■ **TEXT UNDER STUDY**
────────────────────────────────────────

If you had properly copied the script, you would have got the help message (because the test [ -z "$3" ] passes: the third argument is empty). It would have informed you that, after the two files, you must give the output directory. In the script, mkdir -p "$3" creates that directory (and even its parent directories) if it does not exists.
. could be a default value for that third argument, complementing the script in this way:
#!/bin/sh
if [ -z "$2" ]
then
printf "Usage: $0 PRT_list IPv4_addresses [output_dir]
Both files must have two fields. The first field must be the PTR and must be unique in PTR_list.
"
exit
fi
out=.
if [ -n "$3" ]
then
mkdir -p "$3"
out="$3"
fi
sort -u "$2" | awk -v out="$out/" 'FILENAME == ARGV[1] { a[$1] = $2 } FILENAME == ARGV[2] && $1 in a { print $2 >> out a[$1] "," $1 }' "$1" -
Just in case, I'll sort PTRList.txt before running ./MB.suggestion.bin
It is useless.
Now lo0-100.NYCMNY-VFTTP-421.verizon-gni.net in the error response is the same as the first argument of MB.suggestion.sort.bin. That's progress.
No it is not. You should try to understand what you are executing instead of doing random things such as sorting "just in case". Read the help message I wrote: the first argument is called "PTR_list". Not "PTR". It is a file. The rest of the message confirms it: "Both files...". Example of a call of the script (I named it "join-and-group-by-ptr": give meaningful names!), which here writes the files in the directory "out":
$ ./join-and-group-by-ptr PTRList.txt IPv4.May2020.37.nMapoG.txt out
There appears to be a misunderstanding:
I'm looking to reconcile the list of PTR's and the number of each PTR's occurrences (PTRList.txt)
and
the (severely truncated) output of the nmap scan(s) of the randomly filled out 3rd & 4th octets of
a set of CIDR/16 prefixes (IPv4.May2020.37.nMapoG.txt).
On the other hand, Magic Banana's script is looking at only one of the two files; which one ?
I've tried to save the scripts as MB.suggestion02.txt & MB.suggestion03.txt, cp them to *.bin
and *.sh, respectively, before chmod +x MB.suggestion02.bin and chmod +x Mb.suggestion03.sh
before lastly executing them with
./mb.suggestion02.bin filename01 - or ./MB.suggestion03.sh filename02 -
The error messages repeatedly say for either combination of filenames:
bash: ./MBsuggestion03.sh: No such file or directory or ./MBsuggestion02.bin: No such file or directory
No new directories appear. In my alternative scripting, I created the two necessary directories beforehand.
George Langford
There appears to be a misunderstanding
Maybe. If only you would give an example of the expected output...
On the other hand, Magic Banana's script is looking at only one of the two files
No, it is not. I do not write scripts taking several files in arguments to only use one.

────────────────────────────────────────

■ **RAW DATA**
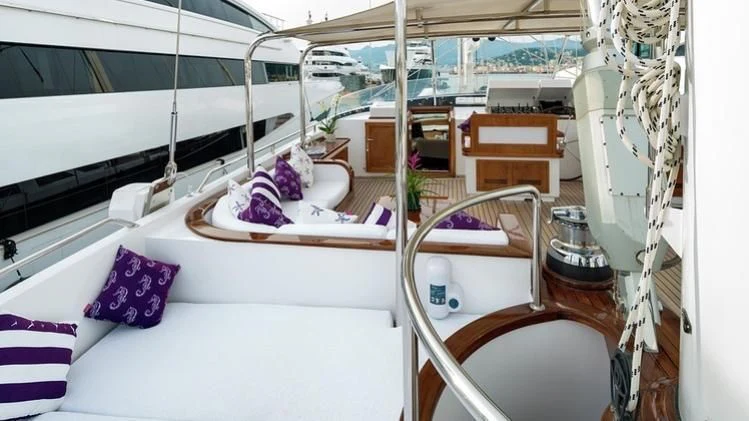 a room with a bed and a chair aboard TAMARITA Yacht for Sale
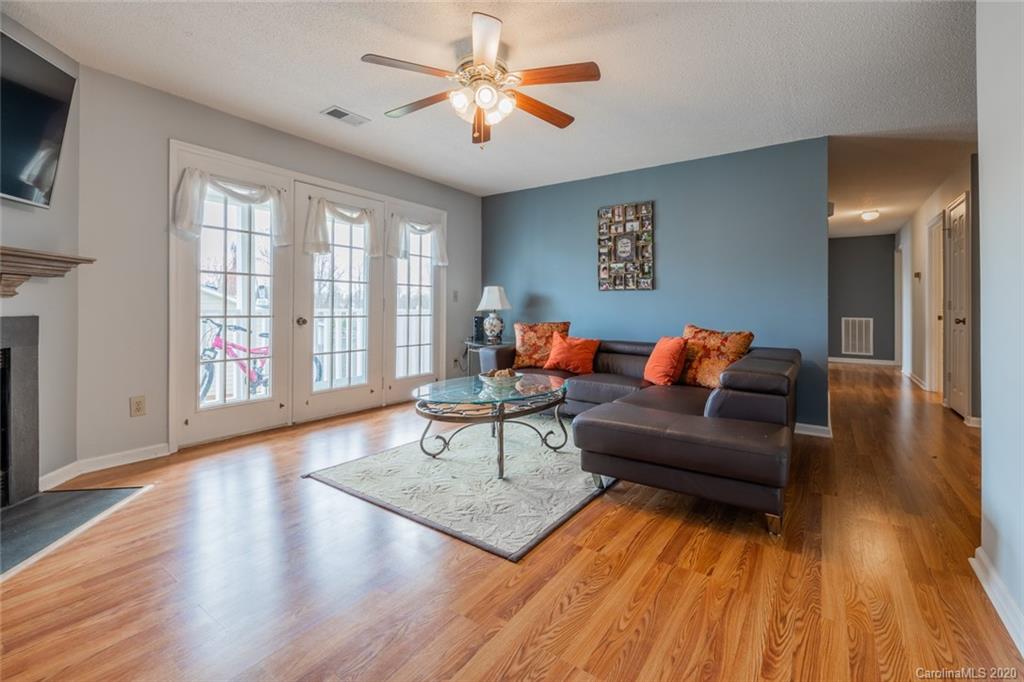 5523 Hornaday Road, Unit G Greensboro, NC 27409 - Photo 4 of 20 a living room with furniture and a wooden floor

────────────────────────────────────────

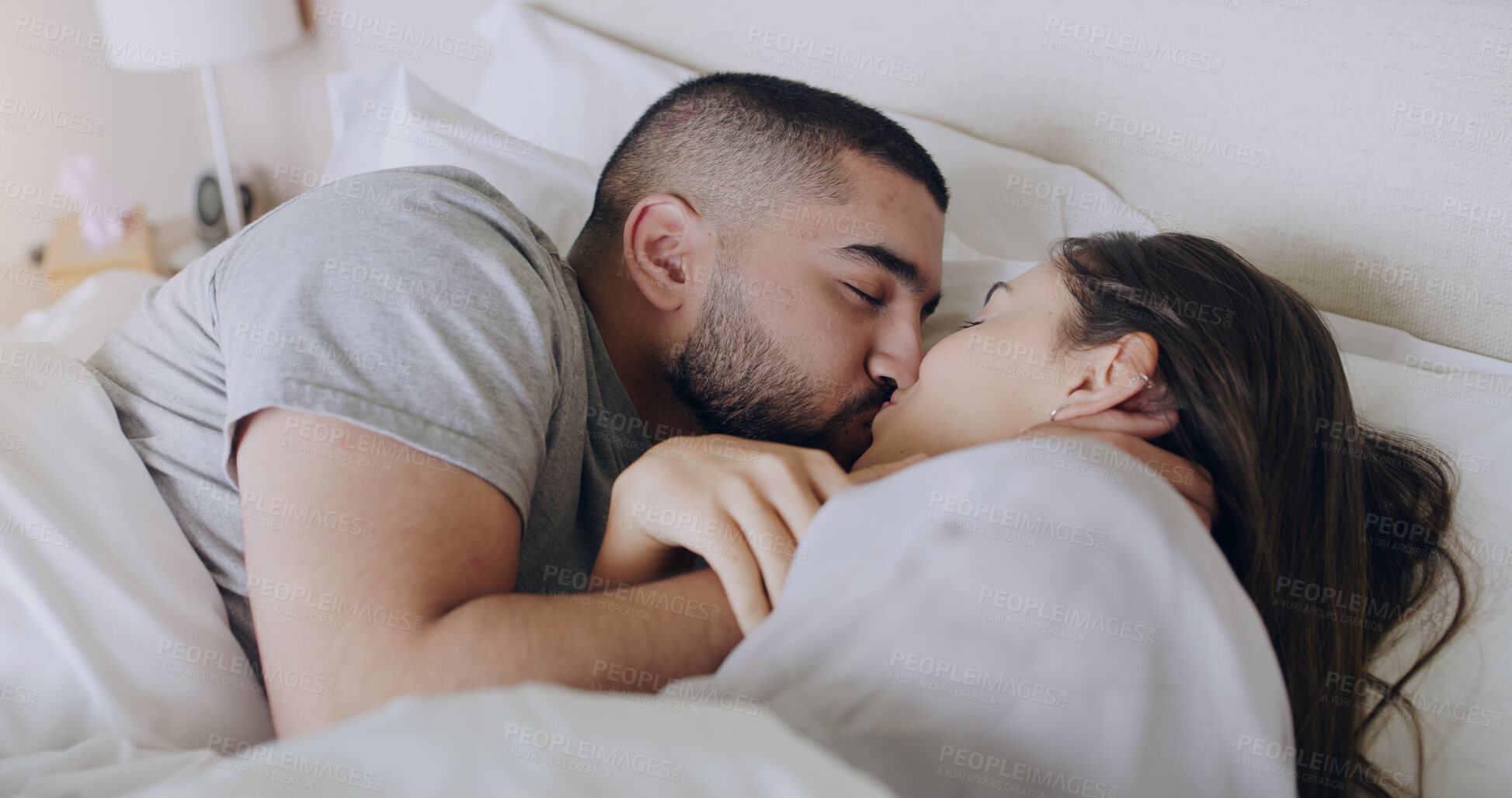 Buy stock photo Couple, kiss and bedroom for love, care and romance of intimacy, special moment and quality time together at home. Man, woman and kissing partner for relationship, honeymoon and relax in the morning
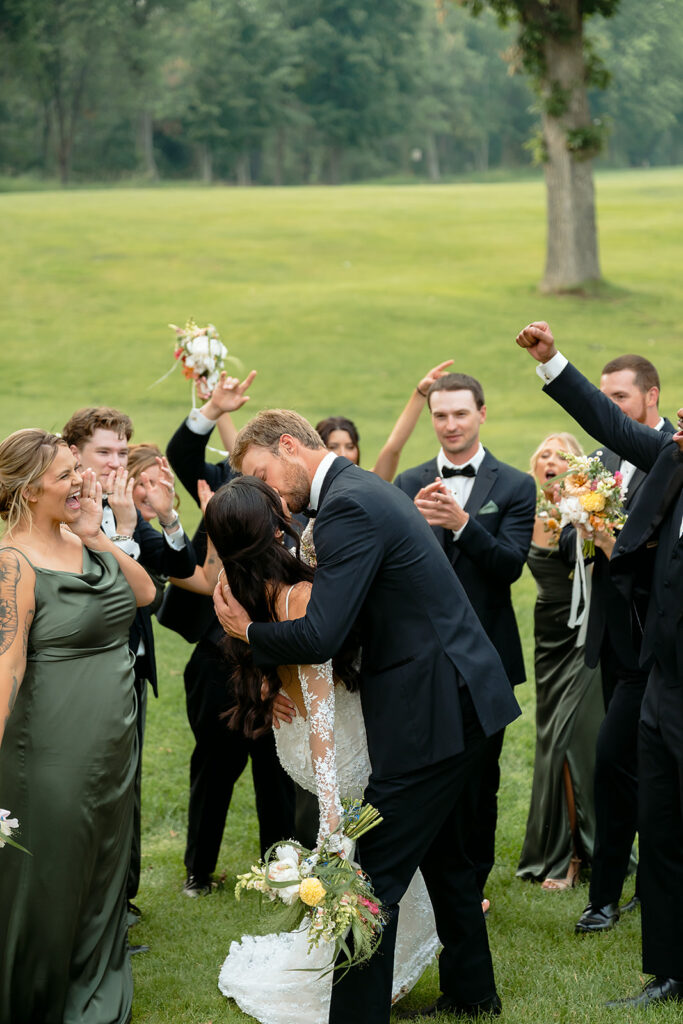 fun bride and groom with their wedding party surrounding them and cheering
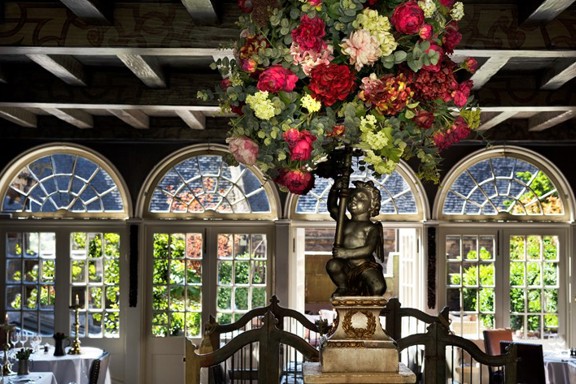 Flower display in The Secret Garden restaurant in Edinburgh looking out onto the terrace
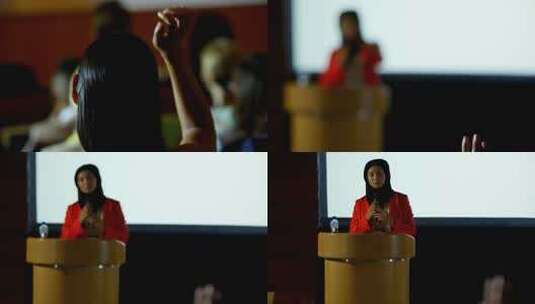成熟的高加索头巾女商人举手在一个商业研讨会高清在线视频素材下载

────────────────────────────────────────

■ **TASK GOAL**
Write out the forum thread from "No it is not." up to and including "PTR's occurrences (PTRList.txt)", switching "argument" to "parameter". The data shown here was drawn from a different source than the forum thread.

■ **RESULT**
No it is not. You should try to understand what you are executing instead of doing random things such as sorting "just in case". Read the help message I wrote: the first parameter is called "PTR_list". Not "PTR". It is a file. The rest of the message confirms it: "Both files...". Example of a call of the script (I named it "join-and-group-by-ptr": give meaningful names!), which here writes the files in the directory "out":
$ ./join-and-group-by-ptr PTRList.txt IPv4.May2020.37.nMapoG.txt out
There appears to be a misunderstanding:
I'm looking to reconcile the list of PTR's and the number of each PTR's occurrences (PTRList.txt)